= To be done =
Beginning at the line containing "Given the objects" and continuing to the end of the records below, give each line again exactly as it stands, and only those lines.

>>>

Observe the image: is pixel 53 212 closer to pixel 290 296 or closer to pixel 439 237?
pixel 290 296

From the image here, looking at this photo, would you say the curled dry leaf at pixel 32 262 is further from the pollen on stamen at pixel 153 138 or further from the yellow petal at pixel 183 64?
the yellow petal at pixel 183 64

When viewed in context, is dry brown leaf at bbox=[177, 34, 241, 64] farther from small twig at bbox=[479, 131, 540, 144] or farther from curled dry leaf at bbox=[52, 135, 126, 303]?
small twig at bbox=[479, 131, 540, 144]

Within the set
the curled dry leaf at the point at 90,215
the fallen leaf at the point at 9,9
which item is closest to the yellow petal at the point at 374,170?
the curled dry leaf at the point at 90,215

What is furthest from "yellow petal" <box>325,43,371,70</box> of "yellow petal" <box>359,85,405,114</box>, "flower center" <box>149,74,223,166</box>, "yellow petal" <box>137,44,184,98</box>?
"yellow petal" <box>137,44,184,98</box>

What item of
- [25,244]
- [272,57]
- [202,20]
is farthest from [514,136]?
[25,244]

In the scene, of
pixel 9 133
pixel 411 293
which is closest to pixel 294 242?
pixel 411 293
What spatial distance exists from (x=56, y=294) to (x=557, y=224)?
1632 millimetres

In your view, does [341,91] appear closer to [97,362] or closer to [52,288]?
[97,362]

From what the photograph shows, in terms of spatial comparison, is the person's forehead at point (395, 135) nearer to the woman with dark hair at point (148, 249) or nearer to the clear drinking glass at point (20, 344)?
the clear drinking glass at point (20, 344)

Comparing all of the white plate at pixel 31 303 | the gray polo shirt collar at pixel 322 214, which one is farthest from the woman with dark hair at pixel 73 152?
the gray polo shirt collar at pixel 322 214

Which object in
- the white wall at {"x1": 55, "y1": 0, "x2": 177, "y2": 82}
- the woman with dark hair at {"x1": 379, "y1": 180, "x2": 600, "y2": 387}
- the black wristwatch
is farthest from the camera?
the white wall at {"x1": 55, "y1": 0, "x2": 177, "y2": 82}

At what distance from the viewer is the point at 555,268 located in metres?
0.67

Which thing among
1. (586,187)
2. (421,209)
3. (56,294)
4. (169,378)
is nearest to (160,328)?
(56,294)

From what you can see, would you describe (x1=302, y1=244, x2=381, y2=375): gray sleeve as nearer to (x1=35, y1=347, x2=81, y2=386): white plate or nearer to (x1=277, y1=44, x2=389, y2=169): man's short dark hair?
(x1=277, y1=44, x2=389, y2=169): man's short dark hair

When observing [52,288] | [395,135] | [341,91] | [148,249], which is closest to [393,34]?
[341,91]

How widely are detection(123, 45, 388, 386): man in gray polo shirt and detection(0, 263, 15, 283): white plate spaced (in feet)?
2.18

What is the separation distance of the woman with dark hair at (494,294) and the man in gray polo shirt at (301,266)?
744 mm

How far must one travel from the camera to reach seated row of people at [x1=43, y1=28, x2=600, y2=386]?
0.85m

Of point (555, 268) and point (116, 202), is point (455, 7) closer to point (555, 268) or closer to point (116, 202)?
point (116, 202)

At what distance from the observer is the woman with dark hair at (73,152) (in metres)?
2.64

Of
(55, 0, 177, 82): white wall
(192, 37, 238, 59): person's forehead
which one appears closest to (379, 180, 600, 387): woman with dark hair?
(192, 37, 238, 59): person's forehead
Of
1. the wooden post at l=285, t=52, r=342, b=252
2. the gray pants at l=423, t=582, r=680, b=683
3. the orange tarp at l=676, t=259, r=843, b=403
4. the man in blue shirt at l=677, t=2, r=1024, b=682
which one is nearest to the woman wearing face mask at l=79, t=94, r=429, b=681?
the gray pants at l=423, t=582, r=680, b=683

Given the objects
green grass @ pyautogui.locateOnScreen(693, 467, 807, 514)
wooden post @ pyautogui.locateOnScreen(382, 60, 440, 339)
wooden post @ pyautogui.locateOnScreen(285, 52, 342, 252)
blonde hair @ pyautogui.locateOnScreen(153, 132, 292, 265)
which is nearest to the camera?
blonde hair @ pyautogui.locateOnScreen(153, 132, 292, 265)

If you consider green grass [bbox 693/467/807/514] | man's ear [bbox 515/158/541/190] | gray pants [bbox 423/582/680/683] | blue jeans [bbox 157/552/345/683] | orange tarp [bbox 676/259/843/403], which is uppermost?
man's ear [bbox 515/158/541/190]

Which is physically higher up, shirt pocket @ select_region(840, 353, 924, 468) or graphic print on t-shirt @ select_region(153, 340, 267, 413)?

<<<

= Answer for the task =
Given the objects
green grass @ pyautogui.locateOnScreen(693, 467, 807, 514)
wooden post @ pyautogui.locateOnScreen(382, 60, 440, 339)
wooden post @ pyautogui.locateOnScreen(285, 52, 342, 252)
blonde hair @ pyautogui.locateOnScreen(153, 132, 292, 265)
which is nearest to the camera?
blonde hair @ pyautogui.locateOnScreen(153, 132, 292, 265)

If you consider green grass [bbox 693/467/807/514] | man's ear [bbox 515/158/541/190] | gray pants [bbox 423/582/680/683] | blue jeans [bbox 157/552/345/683] | orange tarp [bbox 676/259/843/403], which is uppermost?
man's ear [bbox 515/158/541/190]

Which is physically higher up, shirt pocket @ select_region(840, 353, 924, 468) or graphic print on t-shirt @ select_region(153, 340, 267, 413)?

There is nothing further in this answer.